Provided passage
-- -- --
Philip Jägenstedt: Yeah, and about what the plays of testing and the standards process is, because that's also radically different between the WG, with the C working groups, and TC39.
Brian Kardell: Yeah, and what you call a standard. Right? This is maybe an interesting thing to broach into how, also, this is very difficult to discuss in a way that is really productive. Right? Because that's what we care most about. I mean, at least us. That's what we care most about, just being really as productive as we can. There are lots of potentially interesting ways to look at this information. Right? You could say, 'Well, what only fails a test in a single browser?' That's an interesting thing. Right?
Philip Jägenstedt: Mm-hmm.
Brian Kardell: That would be an interesting thing to look at. It could be a way to help organize your priorities.
Philip Jägenstedt: Yeah. We've tried that one.
Brian Kardell: There are actually things that are in the HTML standard that have tests. They're implemented into browsers, and that one browser has been vocal since the beginning that they think that that's just wrong. You know? They're not going to add it. I don't know. Is it standard or isn't it? Right? That's tricky. I think that the most useful definition of a standard is where the rubber hits the road. Right? When all three of them agree, and we have interoperability, that's a really good standard.
Philip Jägenstedt: Well, even the W3C doesn't have that part. In a way, the YWG has a higher bar, and in a way the W3C has a higher bar. They're not exactly comparable. The YWG sort of working mode is if two implementers want to work in something, then it's worth writing down so that can be interoperable. If a third implementation doesn't care so much about the thing, it can still go in to spec. The W3C, I guess we're talking about the exit criteria from, I don't know, wreck or something, and having two implementations pass tests. There, also, it's not saying all implementations needs to support the feature for it to be a recommendation. Right?
-- -- --
Provided records
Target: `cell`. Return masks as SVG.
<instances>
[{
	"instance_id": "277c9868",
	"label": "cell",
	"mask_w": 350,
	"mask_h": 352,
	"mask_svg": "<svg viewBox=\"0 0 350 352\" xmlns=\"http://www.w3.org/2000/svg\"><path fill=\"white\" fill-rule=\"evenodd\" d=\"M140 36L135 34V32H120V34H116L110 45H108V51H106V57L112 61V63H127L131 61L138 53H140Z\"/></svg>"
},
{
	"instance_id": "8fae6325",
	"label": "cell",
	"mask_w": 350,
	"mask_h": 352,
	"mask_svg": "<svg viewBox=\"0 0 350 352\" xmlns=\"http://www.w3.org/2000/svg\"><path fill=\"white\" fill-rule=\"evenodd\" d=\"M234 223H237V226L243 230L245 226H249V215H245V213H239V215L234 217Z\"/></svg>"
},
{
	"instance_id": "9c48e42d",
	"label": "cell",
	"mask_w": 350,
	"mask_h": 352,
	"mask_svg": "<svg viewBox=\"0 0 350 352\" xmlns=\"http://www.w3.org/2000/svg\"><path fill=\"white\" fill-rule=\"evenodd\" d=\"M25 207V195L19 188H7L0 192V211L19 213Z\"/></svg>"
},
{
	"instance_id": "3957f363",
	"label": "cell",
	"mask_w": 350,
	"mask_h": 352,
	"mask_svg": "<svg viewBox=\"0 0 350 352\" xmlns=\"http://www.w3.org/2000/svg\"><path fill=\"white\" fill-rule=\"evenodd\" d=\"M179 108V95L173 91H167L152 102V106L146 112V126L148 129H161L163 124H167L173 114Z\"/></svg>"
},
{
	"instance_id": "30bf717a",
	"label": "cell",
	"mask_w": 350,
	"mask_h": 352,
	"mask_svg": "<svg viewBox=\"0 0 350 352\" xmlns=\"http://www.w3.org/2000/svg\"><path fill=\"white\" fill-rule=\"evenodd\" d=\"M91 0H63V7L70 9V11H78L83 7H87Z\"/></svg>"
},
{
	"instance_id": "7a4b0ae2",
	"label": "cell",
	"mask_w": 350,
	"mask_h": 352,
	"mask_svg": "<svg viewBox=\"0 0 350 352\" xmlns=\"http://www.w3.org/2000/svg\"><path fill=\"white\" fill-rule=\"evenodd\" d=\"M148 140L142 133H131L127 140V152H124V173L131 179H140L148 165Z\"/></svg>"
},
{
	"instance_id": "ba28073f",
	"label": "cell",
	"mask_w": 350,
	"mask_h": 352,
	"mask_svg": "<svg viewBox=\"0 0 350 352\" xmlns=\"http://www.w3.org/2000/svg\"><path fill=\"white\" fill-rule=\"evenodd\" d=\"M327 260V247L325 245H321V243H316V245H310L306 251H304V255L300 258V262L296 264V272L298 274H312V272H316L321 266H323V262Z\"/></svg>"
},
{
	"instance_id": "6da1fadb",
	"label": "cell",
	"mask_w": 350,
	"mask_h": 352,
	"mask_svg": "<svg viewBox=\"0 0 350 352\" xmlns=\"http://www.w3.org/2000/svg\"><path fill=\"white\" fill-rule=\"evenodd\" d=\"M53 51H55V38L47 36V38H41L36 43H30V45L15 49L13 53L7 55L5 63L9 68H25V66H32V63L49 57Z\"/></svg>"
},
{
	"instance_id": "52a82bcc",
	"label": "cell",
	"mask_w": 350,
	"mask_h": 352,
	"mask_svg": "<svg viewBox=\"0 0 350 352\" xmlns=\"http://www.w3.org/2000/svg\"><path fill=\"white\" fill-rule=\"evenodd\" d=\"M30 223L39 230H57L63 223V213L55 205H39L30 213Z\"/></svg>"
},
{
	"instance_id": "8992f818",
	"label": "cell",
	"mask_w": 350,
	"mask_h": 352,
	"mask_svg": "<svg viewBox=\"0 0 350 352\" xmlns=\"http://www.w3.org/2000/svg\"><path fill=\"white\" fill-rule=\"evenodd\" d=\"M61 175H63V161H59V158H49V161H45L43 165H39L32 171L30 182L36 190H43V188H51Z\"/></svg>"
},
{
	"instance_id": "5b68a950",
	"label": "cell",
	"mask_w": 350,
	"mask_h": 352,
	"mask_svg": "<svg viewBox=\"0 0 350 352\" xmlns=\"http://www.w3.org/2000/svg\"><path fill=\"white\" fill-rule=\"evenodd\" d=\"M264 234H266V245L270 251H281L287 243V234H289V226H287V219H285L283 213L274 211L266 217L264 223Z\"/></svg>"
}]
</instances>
-- -- --
Tasks to complete
**A)** Echo the stretch of the web standards conversation from "Brian Kardell: Yeah, and" through "Philip Jägenstedt: Mm-hmm.".
**B)** In the web standards conversation, what does Philip Jägenstedt say makes something worth writing down under the YWG working mode?
**C)** Carry on the web standards conversation from its last line.

Task-by-task results
**A)**
Brian Kardell: Yeah, and what you call a standard. Right? This is maybe an interesting thing to broach into how, also, this is very difficult to discuss in a way that is really productive. Right? Because that's what we care most about. I mean, at least us. That's what we care most about, just being really as productive as we can. There are lots of potentially interesting ways to look at this information. Right? You could say, 'Well, what only fails a test in a single browser?' That's an interesting thing. Right?
Philip Jägenstedt: Mm-hmm.

**B)** Two implementers wanting to work on it.

**C)**
Brian Kardell: Yeah. I mean, even, say, Test262 has similar debatable thing. What does it mean that you need to have so many implementations? For a lot of us, what we mean is the browser implementations, but that's not necessarily the case. Conceivably, at least. I'm not sure if it's still this way, but it was a few years ago. You could have zero browser implementations, but you have implementations in some other engines, so that that counts. In practice, that doesn't seem to be a big problem, but it does create situations like this where it's a little bit tricky to define.
Philip Jägenstedt: Yeah. I mean, this is something that I think probably sort of should be left not to standards organizations, but to places like MDN to say, 'Hey, developers. These are things that you can rely on.'
Brian Kardell: Yeah.
Philip Jägenstedt: I mean, who cares what color the spec is, or if it says it's good or not? Ultimately, what-
Brian Kardell: Yeah, that's my position.
Philip Jägenstedt: Yeah.
Brian Kardell: Yeah.
Philip Jägenstedt: Good. Yeah, but that doesn't quite exist. If you could go to a feature and see, yes, I can depend on this and call it standard, or call it what you will, that's what matters at the end of the day. Not the spec status, say, or the test results.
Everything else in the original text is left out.